[THE DATA Boundary: Start]

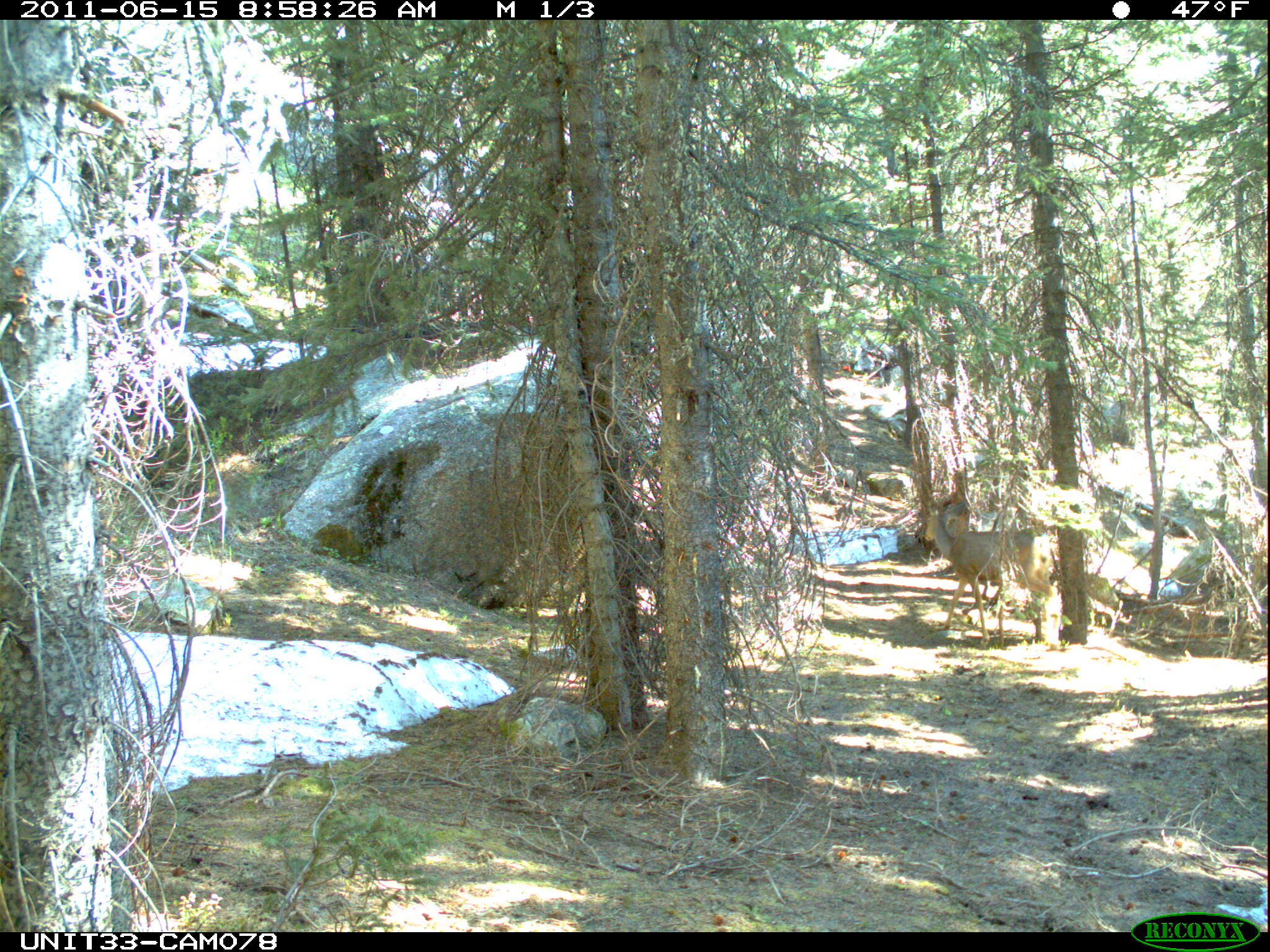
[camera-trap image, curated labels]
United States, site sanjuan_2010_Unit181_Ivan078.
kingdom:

[THE DATA Boundary: End]

### [THE TASK]
The whole listing is to be retyped exactly, with its pictures removed.

### [ANSWER TO THIS PROBLEM]
[camera-trap image, curated labels]
United States, site sanjuan_2010_Unit181_Ivan078.
kingdom:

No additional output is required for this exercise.